Pôvre vieille démocrasseuse -D’après Marc Favreau

Pôvre vieille démocrasseuseD’après Marc Favreau

Texte et  Mise en scène : Michel Bruzat

“ Il parait qu’un jour la paix nous est arrivée sur la Terre, ça a pas dû faire beaucoup de bruit... on l’a pas vu venir.. peut-être on était distraits” . Par les temps qui courent, ce genre de réflexion très actuelle mérite toute notre attention si on espère trouver la sagesse, quoique… Vision décalée, jeu sur les mots, le voyage dans cette “Pôvre vieille démocrasseuse”, une pièce mise en scène par Michel Bruzat et interprétée par Marie Thomas, doit tout à Marc Favreau, humoriste et comédien québécois décédé en décembre 2005. Celui-ci avait créé le personnage lunaire de Sol, un clown clochard, un poète, un jouisseur de mots qui regardait  le monde en faisant des pas de côté. Un spectacle rare, plein d’humour, de poésie et à découvrir de toute urgence.  

Comment va le monde ?

Bonne question, ma foi surtout si “on a déjà été ce qu’on a toujours pensé être.” Sur une scène où poussent des coquelicots en papier, elle apparaît entre les plis d’un magnifique rideau orange aux couleurs chatoyantes. Elle, c’est la comédienne Marie Thomas. Une tête de clown au visage blanc, elle sourit et de sa voix douce, elle vient nous parler de notre santé, “ histoire de la rattraper, nous dit-elle, en écoutant les médecins qui courent déjà derrière la santé ”.  Chaque phrase commence comme une démonstration évidente. Peu à peu chaque mot dérape et ouvre le sens, nous conduisant dans des mondes inédits. Ici “le lotorino” s’occupe des joies respiratoires et c’est un spécifique qui reçoit comme un chien dans une jonquille”.
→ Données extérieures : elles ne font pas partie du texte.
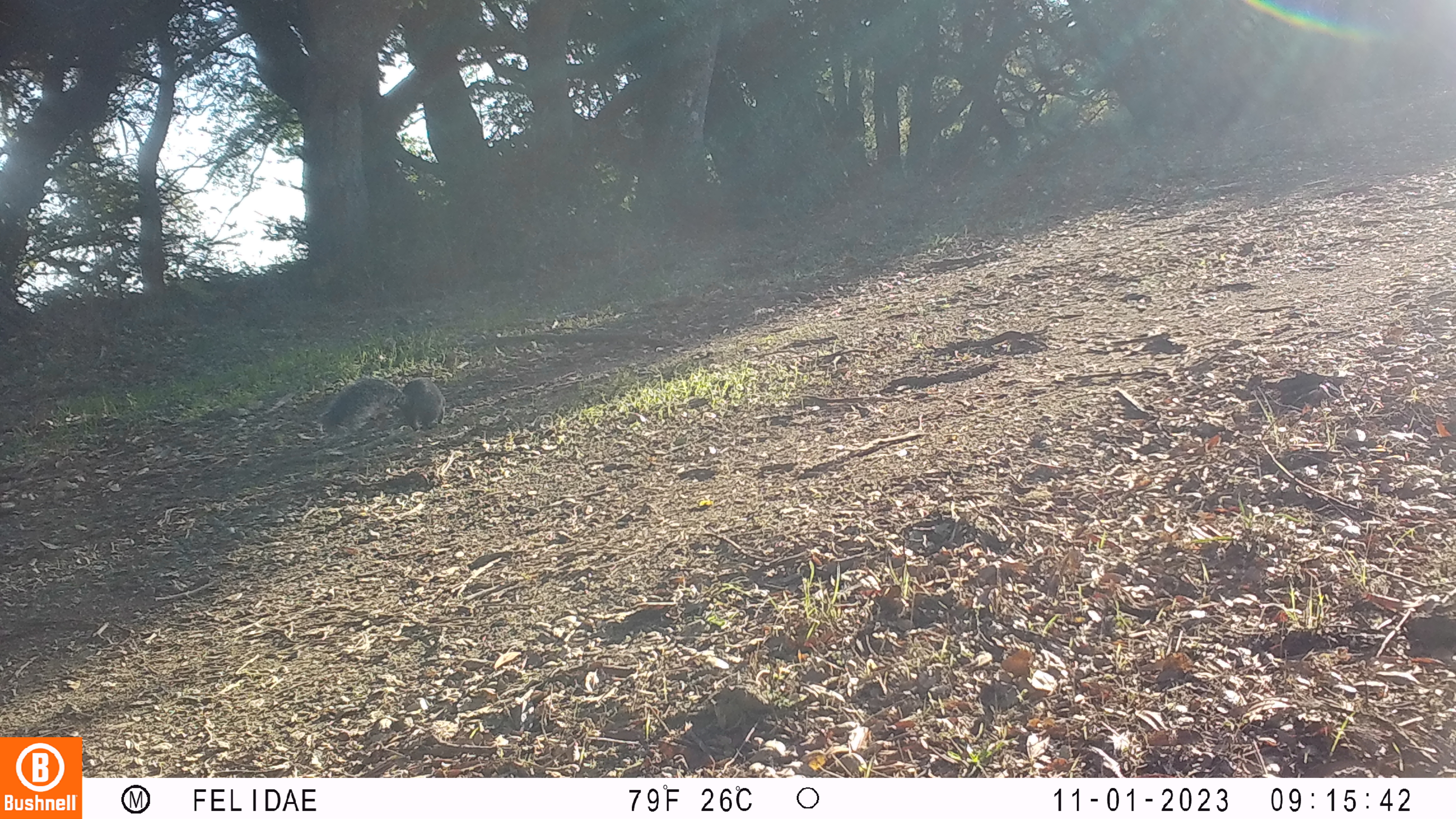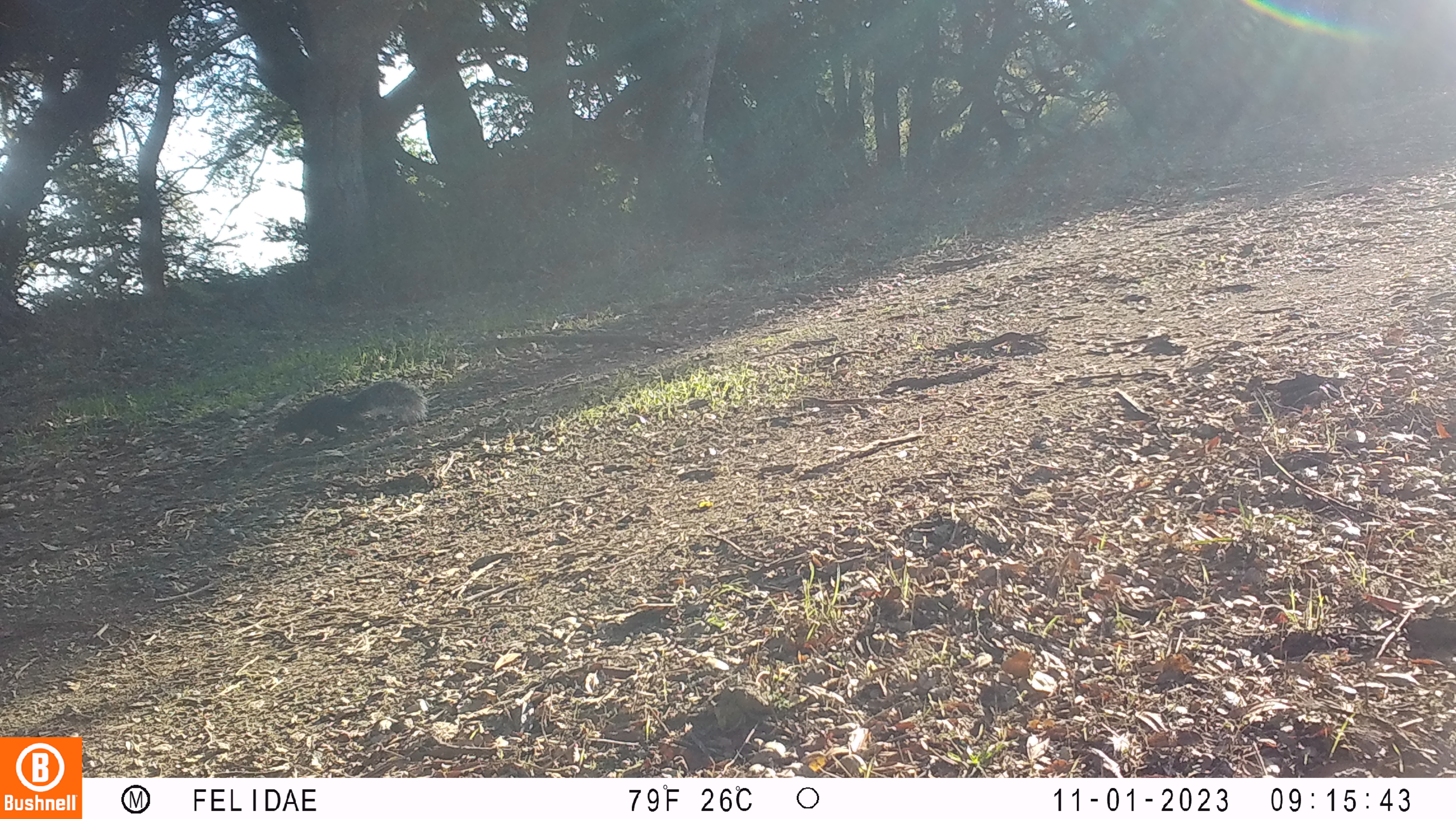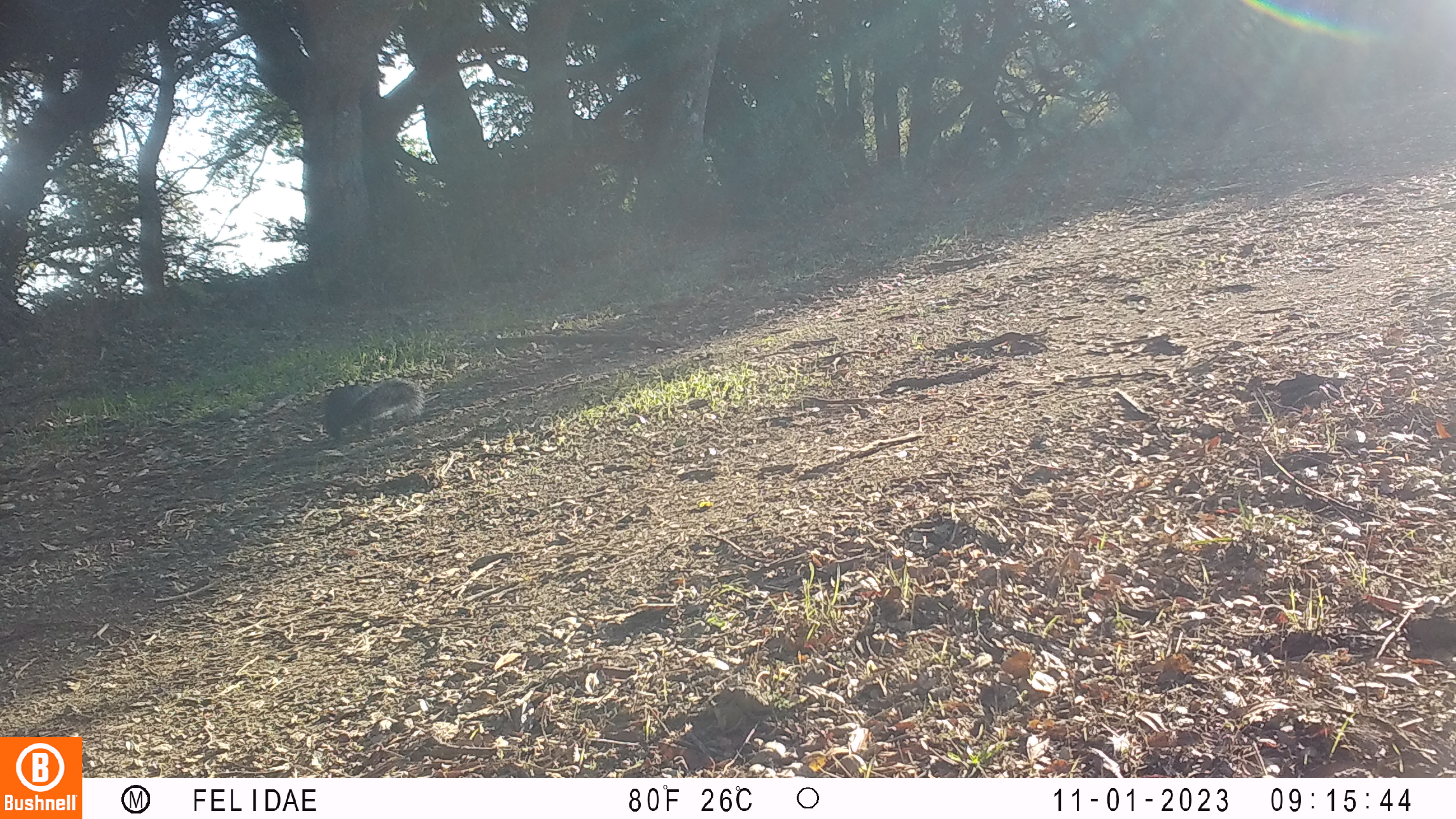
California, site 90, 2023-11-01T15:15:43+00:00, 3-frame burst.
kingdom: Animalia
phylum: Chordata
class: Mammalia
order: Rodentia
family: Sciuridae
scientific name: Sciuridae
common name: squirrel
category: unknown squirrel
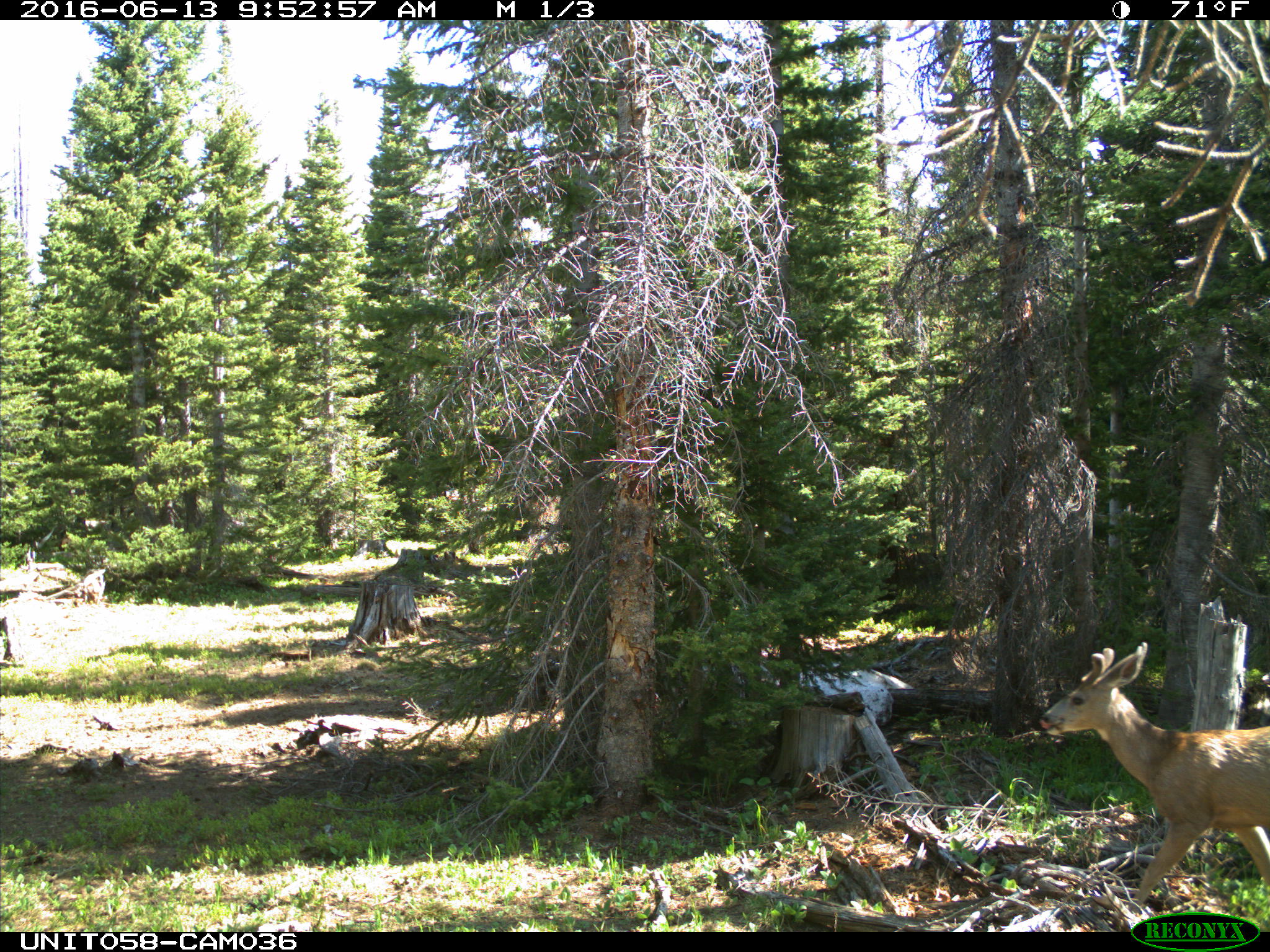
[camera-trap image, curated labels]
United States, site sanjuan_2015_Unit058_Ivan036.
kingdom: Animalia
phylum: Chordata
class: Mammalia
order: Artiodactyla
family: Cervidae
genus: Odocoileus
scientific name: Odocoileus hemionus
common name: mule deer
Odocoileus hemionus (mule deer).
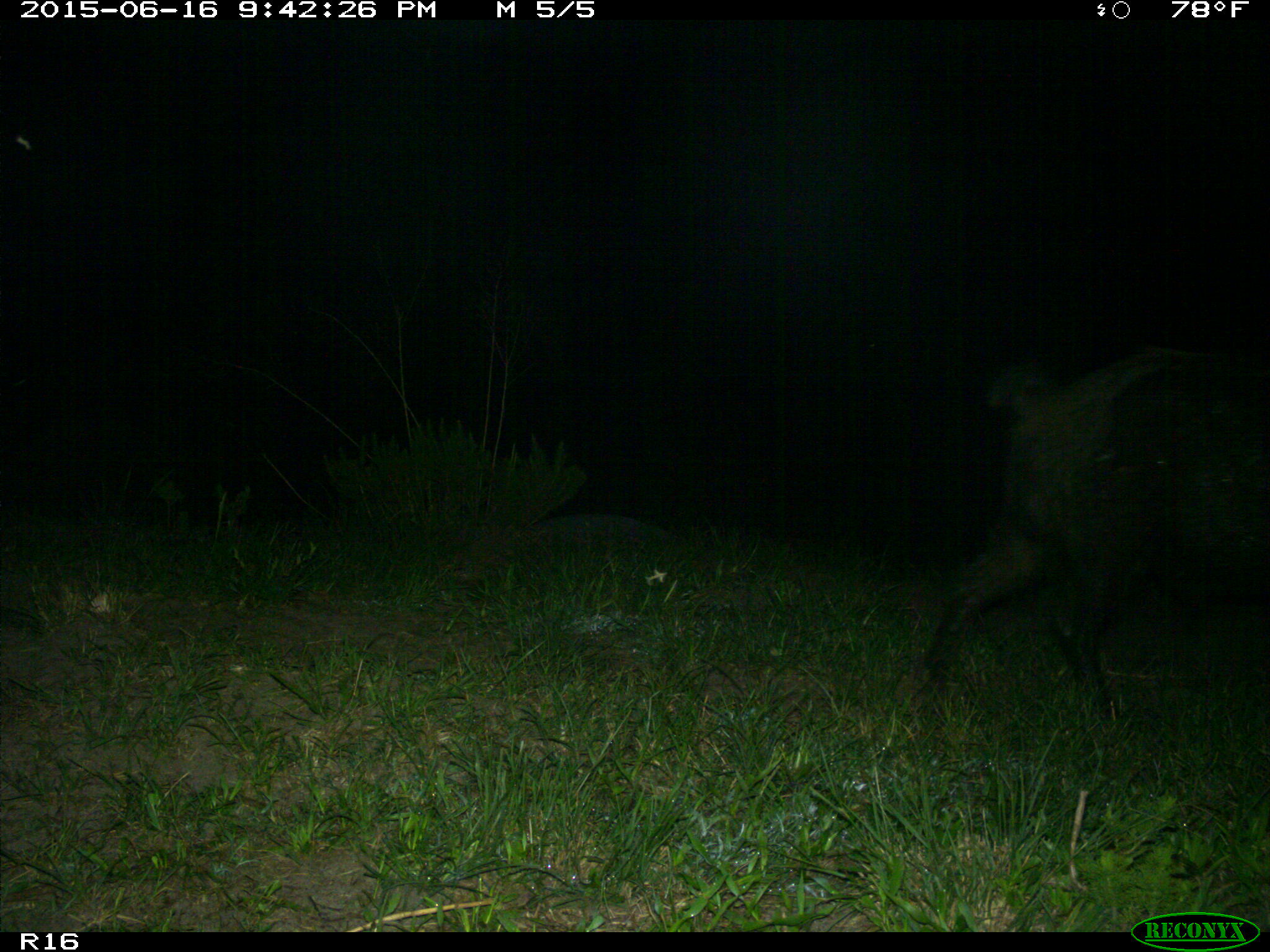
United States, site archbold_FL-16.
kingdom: Animalia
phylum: Chordata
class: Mammalia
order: Artiodactyla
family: Suidae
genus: Sus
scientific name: Sus scrofa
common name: wild boar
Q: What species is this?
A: Sus scrofa (wild boar).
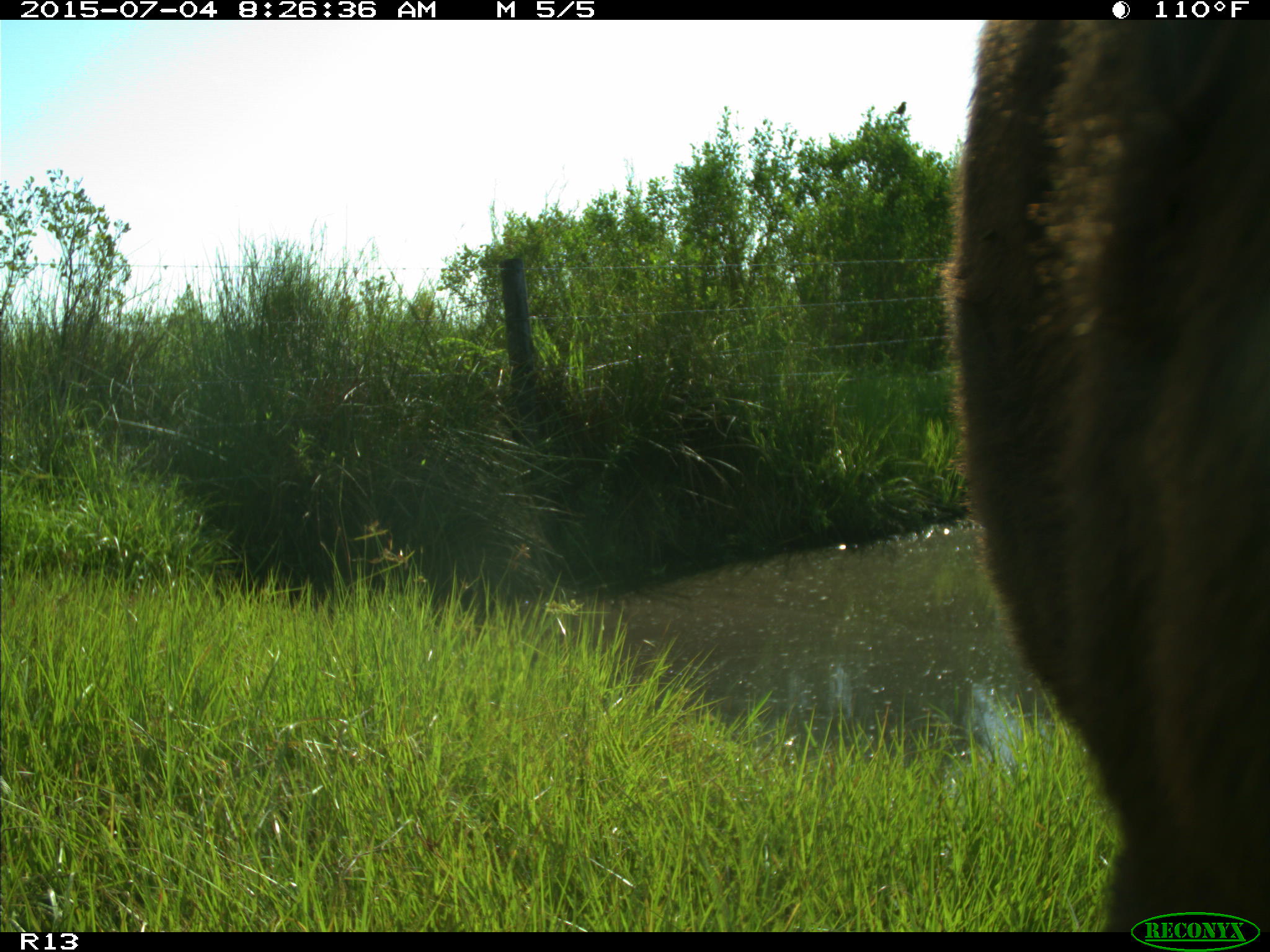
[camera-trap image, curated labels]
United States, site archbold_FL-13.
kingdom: Animalia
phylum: Chordata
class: Mammalia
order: Artiodactyla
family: Bovidae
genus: Bos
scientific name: Bos taurus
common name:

À la façon de l’humoriste franco-belge Raymond Devos, en créant le personnage de Sol, le clown clochard qui portait sur le monde un regard naïf et décalé, Marc Favreau nous conduit dans un univers d’une totale poésie naïve qui ouvre le sens des mots et nous permet de traverser des espaces où l’absurdité se pare de poésie.  Aller à l’hôpital est un risque qui peut nous conduire à être soigné par “mes gardes” ou par “mégarde” alors que “l’euthanasiste travaille en salle d’aberration”.

Pôvre vieille démocrasseuse -D’après Marc Favreau
© Jean Barak

La mise en scène de Michel Bruzat, colle au plus près du jeu de la comédienne. Marie Thomas reprend les mots de Favreau et nous entraîne à sa suite, dans les délires d’une imagination qui dégonfle les baudruches d’un théâtre conventionnel. Elle nous fait voyager dans un univers qui nous échappe et qui, pourtant, constitue notre monde. S’appuyant sur la tranquillité de la voix, la comédienne regarde les gens d’un oeil malicieux et explore la salle d’un regard lunaire. Elle pousse les mots les plus bizarres d’une façon tout à fait normale. Elle nous conduit à travers des situations de plus en plus abracadabrantes, jusqu’à l’origine de nos civilisations, dans “le paradoxe perdu… où un serpent à lunettes ne ménage pas sa monture”. À partir de là, tout peut arriver puisque “les épagneuls ont condescendu à conquérir le monde des “indigents” pour mieux les convertir”.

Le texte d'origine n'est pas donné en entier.